Él sostuvo su mirada, y el aire en la cueva se cargó de algo pesado y sin palabras. La gratitud, la admiración y algo más indescriptible pasaron entre ellos en ese silencio. Finalmente, Kael rompió el contacto visual, su orgullo luchando contra su debilidad.
—Morvan sabe que estoy herido —murmuró, mirando la cortina de agua que ocultaba la entrada—. No enviará a más Cazadores. Serán más… directos. Cazadores de hombres. Mercenarios. No podemos quedarnos aquí.
—No podemos moverte —protestó Lyra—. Apenas puedes sentarte.
—Tenemos que hacerlo —insistió él, con un destello de su antigua terquedad—. Esta cueva es una tumba si nos encuentran. Necesitamos… un lugar más seguro. Un lugar que Morvan no se atreva a profanar.
Lyra frunció el ceño. ¿Qué lugar del reino sería sagrado para un usurpador sin escrúpulos?
Kael leyó la pregunta en su rostro.
—El Santuario de la Luz Pálida —dijo—. Un antiguo templo dedicado a la Diosa Lunaria, escondido en los pantanos de Bruma Lúgubre. Está consagrado. La magia oscura de Morvan es débil allí. Sus siervos lo evitan.

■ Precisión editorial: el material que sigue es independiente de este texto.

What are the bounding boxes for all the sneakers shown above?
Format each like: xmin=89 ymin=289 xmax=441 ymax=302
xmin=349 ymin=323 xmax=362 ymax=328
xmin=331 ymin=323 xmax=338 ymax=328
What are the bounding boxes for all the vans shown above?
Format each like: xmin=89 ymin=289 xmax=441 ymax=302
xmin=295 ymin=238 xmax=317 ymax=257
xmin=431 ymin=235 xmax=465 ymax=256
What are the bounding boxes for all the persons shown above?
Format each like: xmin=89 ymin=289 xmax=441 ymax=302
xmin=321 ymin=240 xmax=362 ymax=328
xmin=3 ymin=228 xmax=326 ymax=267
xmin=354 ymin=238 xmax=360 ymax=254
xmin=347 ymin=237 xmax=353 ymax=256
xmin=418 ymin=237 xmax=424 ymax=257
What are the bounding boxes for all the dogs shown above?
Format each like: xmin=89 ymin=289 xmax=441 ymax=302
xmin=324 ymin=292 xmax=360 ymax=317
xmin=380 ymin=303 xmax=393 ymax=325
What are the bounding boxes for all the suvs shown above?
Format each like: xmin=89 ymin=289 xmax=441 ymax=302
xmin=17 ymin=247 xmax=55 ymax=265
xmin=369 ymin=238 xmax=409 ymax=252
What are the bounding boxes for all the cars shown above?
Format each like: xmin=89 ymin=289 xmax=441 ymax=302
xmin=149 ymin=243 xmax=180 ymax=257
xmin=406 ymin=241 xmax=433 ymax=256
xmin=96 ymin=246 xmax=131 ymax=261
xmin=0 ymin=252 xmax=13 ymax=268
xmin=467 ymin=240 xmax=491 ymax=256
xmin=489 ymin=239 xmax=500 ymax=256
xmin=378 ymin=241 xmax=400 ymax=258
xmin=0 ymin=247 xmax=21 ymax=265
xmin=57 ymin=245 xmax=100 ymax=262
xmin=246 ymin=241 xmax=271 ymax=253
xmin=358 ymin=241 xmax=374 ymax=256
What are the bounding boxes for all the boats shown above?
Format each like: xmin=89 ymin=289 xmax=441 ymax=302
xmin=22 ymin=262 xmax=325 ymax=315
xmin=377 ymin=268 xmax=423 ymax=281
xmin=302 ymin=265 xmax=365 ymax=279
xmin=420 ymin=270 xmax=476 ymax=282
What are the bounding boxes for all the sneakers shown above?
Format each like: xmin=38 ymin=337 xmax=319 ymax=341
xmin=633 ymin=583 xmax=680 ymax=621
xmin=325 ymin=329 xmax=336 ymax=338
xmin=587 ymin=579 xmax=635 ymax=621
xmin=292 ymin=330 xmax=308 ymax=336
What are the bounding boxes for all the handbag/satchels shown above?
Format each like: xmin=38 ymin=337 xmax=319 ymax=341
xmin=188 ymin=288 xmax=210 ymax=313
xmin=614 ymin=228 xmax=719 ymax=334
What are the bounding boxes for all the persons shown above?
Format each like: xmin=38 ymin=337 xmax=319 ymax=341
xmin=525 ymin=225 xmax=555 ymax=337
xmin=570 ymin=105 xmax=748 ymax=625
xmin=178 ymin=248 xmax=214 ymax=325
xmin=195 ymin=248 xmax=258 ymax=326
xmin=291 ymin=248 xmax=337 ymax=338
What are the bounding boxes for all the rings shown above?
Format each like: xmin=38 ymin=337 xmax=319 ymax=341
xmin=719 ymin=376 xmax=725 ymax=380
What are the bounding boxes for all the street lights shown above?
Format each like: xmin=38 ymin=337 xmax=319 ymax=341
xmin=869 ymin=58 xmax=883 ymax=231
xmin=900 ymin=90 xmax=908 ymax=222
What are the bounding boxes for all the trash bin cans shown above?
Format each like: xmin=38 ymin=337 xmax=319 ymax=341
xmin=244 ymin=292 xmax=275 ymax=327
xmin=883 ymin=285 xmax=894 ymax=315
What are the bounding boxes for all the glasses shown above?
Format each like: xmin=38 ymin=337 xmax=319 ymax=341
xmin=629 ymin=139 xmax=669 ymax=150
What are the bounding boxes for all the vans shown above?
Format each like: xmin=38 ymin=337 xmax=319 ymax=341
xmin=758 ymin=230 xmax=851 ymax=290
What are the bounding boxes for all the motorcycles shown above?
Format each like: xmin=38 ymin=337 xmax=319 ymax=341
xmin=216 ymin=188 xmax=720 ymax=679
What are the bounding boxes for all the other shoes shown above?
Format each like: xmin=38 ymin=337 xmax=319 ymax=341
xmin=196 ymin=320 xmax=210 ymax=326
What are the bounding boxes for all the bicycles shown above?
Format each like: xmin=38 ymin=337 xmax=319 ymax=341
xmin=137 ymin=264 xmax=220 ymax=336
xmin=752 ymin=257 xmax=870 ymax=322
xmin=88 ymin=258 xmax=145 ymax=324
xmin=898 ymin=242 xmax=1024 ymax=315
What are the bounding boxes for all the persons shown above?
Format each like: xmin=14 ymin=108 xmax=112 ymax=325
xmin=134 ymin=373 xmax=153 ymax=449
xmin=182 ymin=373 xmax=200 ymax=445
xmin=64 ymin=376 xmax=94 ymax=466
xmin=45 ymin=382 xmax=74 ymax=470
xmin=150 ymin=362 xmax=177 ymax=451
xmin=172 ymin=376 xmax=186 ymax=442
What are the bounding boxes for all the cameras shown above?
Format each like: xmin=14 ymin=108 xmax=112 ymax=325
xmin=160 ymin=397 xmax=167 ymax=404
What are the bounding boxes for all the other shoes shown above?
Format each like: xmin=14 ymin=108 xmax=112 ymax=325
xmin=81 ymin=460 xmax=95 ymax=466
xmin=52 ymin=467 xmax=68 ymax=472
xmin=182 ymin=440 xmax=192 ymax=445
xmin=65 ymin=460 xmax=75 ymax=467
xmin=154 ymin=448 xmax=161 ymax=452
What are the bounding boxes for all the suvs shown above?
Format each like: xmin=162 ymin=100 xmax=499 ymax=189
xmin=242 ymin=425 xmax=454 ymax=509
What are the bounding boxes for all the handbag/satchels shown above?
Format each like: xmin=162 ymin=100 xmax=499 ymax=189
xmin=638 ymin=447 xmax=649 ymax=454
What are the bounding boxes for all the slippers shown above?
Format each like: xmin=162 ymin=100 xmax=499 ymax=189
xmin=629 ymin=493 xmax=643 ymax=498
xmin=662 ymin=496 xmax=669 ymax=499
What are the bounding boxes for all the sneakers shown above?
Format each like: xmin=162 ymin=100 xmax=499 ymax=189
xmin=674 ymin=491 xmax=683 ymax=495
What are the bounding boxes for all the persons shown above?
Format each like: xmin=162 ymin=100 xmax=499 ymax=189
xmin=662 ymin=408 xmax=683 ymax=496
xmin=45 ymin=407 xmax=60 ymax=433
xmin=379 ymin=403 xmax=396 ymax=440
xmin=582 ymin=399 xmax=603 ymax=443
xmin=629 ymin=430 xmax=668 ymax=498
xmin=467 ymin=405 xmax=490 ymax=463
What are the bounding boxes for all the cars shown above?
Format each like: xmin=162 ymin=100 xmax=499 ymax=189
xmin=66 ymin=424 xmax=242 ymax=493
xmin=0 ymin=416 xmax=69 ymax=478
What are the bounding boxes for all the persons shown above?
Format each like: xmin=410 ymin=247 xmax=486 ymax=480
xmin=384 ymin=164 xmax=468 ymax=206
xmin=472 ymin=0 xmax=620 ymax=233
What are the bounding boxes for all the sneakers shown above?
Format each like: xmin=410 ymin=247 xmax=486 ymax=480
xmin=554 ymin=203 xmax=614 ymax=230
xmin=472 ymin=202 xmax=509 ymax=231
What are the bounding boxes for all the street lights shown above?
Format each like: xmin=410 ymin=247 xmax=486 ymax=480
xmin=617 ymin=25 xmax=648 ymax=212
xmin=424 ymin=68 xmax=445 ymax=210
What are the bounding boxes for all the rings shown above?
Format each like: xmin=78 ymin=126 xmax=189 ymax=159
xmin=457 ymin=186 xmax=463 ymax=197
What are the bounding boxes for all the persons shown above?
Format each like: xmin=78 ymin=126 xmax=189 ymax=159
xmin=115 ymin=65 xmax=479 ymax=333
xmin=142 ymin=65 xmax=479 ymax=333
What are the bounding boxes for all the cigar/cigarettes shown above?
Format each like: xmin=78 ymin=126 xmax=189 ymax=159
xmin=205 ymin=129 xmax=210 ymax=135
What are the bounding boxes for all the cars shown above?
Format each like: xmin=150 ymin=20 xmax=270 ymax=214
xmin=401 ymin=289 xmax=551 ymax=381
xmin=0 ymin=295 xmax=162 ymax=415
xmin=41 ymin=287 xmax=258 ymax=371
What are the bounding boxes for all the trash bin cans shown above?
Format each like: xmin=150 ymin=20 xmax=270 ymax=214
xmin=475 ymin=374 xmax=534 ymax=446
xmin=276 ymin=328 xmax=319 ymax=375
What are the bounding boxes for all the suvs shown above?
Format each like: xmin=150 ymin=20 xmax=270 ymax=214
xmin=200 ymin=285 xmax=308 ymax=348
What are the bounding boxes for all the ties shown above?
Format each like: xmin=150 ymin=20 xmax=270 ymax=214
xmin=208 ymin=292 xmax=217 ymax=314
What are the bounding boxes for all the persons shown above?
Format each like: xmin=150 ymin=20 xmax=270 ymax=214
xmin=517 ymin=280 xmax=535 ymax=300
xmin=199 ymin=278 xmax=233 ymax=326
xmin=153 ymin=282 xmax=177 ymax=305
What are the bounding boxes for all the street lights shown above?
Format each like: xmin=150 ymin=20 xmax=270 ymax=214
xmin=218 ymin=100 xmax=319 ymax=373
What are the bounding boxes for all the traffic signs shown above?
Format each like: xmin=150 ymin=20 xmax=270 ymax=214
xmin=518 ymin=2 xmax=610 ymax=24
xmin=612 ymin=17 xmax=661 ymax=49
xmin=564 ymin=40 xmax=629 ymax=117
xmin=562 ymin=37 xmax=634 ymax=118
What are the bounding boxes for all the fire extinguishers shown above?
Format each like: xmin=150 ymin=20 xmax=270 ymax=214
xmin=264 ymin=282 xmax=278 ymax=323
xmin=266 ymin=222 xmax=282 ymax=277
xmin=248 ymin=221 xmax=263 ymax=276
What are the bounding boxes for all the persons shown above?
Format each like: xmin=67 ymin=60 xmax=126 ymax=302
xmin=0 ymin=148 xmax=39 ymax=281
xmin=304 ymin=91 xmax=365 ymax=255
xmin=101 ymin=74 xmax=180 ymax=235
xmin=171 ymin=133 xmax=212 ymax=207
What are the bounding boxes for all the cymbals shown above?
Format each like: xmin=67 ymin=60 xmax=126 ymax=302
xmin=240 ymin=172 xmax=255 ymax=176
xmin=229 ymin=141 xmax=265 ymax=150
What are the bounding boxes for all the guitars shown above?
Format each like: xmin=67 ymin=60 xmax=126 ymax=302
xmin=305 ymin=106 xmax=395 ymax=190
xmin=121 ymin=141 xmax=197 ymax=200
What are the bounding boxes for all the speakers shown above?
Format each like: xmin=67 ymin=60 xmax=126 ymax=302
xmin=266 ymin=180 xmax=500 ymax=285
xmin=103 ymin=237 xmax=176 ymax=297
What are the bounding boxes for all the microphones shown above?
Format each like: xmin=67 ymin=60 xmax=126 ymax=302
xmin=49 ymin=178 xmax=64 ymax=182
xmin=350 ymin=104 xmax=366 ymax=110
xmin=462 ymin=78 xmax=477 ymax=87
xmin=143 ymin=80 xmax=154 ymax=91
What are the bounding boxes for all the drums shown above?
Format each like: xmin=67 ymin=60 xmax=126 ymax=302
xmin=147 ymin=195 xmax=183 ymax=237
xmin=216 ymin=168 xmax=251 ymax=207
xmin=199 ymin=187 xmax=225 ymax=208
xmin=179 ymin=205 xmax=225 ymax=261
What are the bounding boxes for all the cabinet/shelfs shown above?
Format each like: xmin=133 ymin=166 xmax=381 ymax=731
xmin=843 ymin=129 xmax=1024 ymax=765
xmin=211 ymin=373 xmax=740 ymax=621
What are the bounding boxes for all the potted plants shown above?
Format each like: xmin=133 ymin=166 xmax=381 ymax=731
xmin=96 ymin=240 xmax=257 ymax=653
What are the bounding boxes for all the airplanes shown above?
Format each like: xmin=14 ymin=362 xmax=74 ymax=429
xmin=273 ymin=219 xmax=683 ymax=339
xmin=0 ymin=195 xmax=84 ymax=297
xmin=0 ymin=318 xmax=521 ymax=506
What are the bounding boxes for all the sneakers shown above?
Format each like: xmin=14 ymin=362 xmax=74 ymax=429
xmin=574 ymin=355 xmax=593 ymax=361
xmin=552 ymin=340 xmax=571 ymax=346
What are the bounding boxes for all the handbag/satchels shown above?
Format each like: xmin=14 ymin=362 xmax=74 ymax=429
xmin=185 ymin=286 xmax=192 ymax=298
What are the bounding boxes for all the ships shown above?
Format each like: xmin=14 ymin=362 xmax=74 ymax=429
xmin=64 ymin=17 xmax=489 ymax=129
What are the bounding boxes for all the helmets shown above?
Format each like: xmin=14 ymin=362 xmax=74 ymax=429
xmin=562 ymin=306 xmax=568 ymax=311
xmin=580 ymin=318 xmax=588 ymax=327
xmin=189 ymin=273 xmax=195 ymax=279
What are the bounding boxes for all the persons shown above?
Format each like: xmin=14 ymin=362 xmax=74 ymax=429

—Los pantanos… —repitió Lyra, con un escalofrío. Los pantanos de Bruma Lúgubre eran un lugar de pesadillas, lleno de criaturas traicioneras y tierras movedizas. Llegar allí con Kael en su estado sería una locura.
—Es nuestra única esperanza —dijo Kael, y su voz cargada de urgencia—. Allí podré recuperar fuerzas. Allí… podremos planear cómo encontrar la segunda Lágrima.
—La Lágrima de la Ira —murmuró Lyra, recordando la leyenda.
Kael asintió, una sombra pasando por su rostro.
—Se dice que se cristalizó cuando la Diosa, en su dolor, volvió su furia contra aquellos que la traicionaron. Se encuentra en las Ruinas de la Capital Antigua, el lugar donde mi familia… donde todo comenzó.
El peso de sus palabras cayó sobre Lyra. No solo iban a un lugar peligroso; iban directamente al corazón del trauma de Kael, al lugar donde su hermano había muerto y su mundo se había derrumbado.
—Kael… —empezó ella, pero él negó con la cabeza.
—No hay otro camino. La Ira debe ser domada, no negada. Y para enfrentarla… —hizo una pausa, tomando aliento—… necesito estar completo. O al menos, lo suficientemente fuerte para no ser una carga para ti.
"Nunca serías una carga", pensó Lyra, pero no lo dijo. En cambio, asintió. La decisión estaba tomada.
Los siguientes dos días fueron un lento y agonizante proceso de preparación. Lyra salía de la cueva con cautela, cazando pequeños animales con trampas y recolectando bayas y raíces comestibles, siempre con el oído alerta y el corazón en un puño. Fortaleció a Kael con caldos y tés de hierbas, y aunque la debilidad no lo abandonaba, un tenue color regresó a sus mejillas.
La mañana de la partida, Lyra ayudó a Kael a ponerse de pie. Se tambaleó, apoyándose pesadamente en ella, su brazo bueno alrededor de sus hombros. Su proximidad era abrumadora. Lyra podía sentir el calor de su cuerpo a través de la ropa, el olor a tierra, sudor y hierbas medicinales que lo envolvía. Era una intimidad forzada por la necesidad, pero no por eso menos electrizante.